The dark plot, extremely sophisticated for its time, involves a corpulent husband who finds himself consumed by jealousy when his wife's dashingly handsome old schoolmate unexpectedly turns up for dinner. The film was also written and directed by Arbuckle.

Because it was billed as a comedy, the ending attributes the assumptions of the husband, including the murder, to eating bad lobster. After several lighthearted comedies featuring Mabel Normand and Roscoe Arbuckle, this seemed to be an added dimension to film genre in general, in that it attributed serious jealousy fantasies to human nature, but still managed to maintain a cheerful demeanor overall in its approximate 20 minutes. It may be the first "dramedy" in existence.

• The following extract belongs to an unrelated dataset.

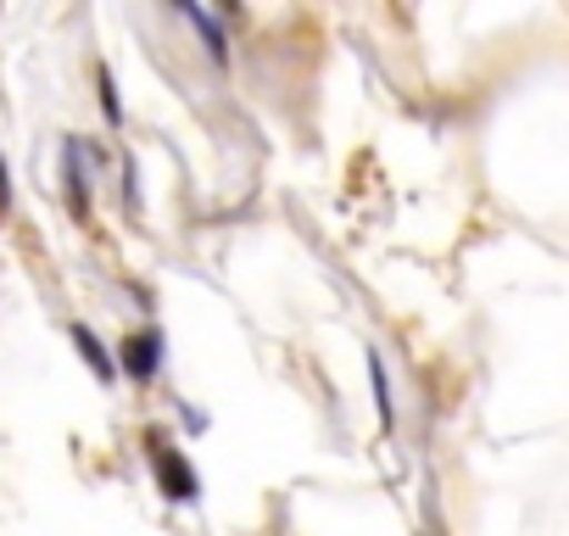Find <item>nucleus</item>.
Returning a JSON list of instances; mask_svg holds the SVG:
<instances>
[{"label": "nucleus", "instance_id": "obj_2", "mask_svg": "<svg viewBox=\"0 0 569 536\" xmlns=\"http://www.w3.org/2000/svg\"><path fill=\"white\" fill-rule=\"evenodd\" d=\"M118 358H123V375H129L134 386L157 380V369H162V330H157V325L134 330V336L118 347Z\"/></svg>", "mask_w": 569, "mask_h": 536}, {"label": "nucleus", "instance_id": "obj_7", "mask_svg": "<svg viewBox=\"0 0 569 536\" xmlns=\"http://www.w3.org/2000/svg\"><path fill=\"white\" fill-rule=\"evenodd\" d=\"M96 85H101V112H107V123H123V107H118V85H112V68H96Z\"/></svg>", "mask_w": 569, "mask_h": 536}, {"label": "nucleus", "instance_id": "obj_1", "mask_svg": "<svg viewBox=\"0 0 569 536\" xmlns=\"http://www.w3.org/2000/svg\"><path fill=\"white\" fill-rule=\"evenodd\" d=\"M151 469H157V486H162V497H168V503H196V497H201L196 469H190V464H184L173 447L151 441Z\"/></svg>", "mask_w": 569, "mask_h": 536}, {"label": "nucleus", "instance_id": "obj_8", "mask_svg": "<svg viewBox=\"0 0 569 536\" xmlns=\"http://www.w3.org/2000/svg\"><path fill=\"white\" fill-rule=\"evenodd\" d=\"M0 207H12V168H7V157H0Z\"/></svg>", "mask_w": 569, "mask_h": 536}, {"label": "nucleus", "instance_id": "obj_6", "mask_svg": "<svg viewBox=\"0 0 569 536\" xmlns=\"http://www.w3.org/2000/svg\"><path fill=\"white\" fill-rule=\"evenodd\" d=\"M369 386H375V408H380V425L391 430V425H397V408H391V380H386V364H380V353H369Z\"/></svg>", "mask_w": 569, "mask_h": 536}, {"label": "nucleus", "instance_id": "obj_5", "mask_svg": "<svg viewBox=\"0 0 569 536\" xmlns=\"http://www.w3.org/2000/svg\"><path fill=\"white\" fill-rule=\"evenodd\" d=\"M68 336H73V347L84 353V364H90V369H96L101 380H112V375H118V369H112V358H107V347H101V336H96L90 325H73Z\"/></svg>", "mask_w": 569, "mask_h": 536}, {"label": "nucleus", "instance_id": "obj_3", "mask_svg": "<svg viewBox=\"0 0 569 536\" xmlns=\"http://www.w3.org/2000/svg\"><path fill=\"white\" fill-rule=\"evenodd\" d=\"M62 179H68V212L90 218V179H84V146L62 140Z\"/></svg>", "mask_w": 569, "mask_h": 536}, {"label": "nucleus", "instance_id": "obj_4", "mask_svg": "<svg viewBox=\"0 0 569 536\" xmlns=\"http://www.w3.org/2000/svg\"><path fill=\"white\" fill-rule=\"evenodd\" d=\"M179 18L207 40V57H212V62H229V40H223V29H218V18H212V12H201V7H190V0H179Z\"/></svg>", "mask_w": 569, "mask_h": 536}]
</instances>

The film was shot when many early film studios in America's first motion picture industry were based in Fort Lee, New Jersey, at the beginning of the 20th century.

==Cast==
- Roscoe Arbuckle — The Doctor
- Mabel Normand — His Wife
- William Jefferson (credited as Wm. Jefferson) — Her Schoolmate
- Al St. John — A Bounding Burglar
- Joe Bordeaux — The Burglar's Accomplice (uncredited)

== Preservation ==
A 16 mm print of He Did and He Didn't is held by George Eastman House.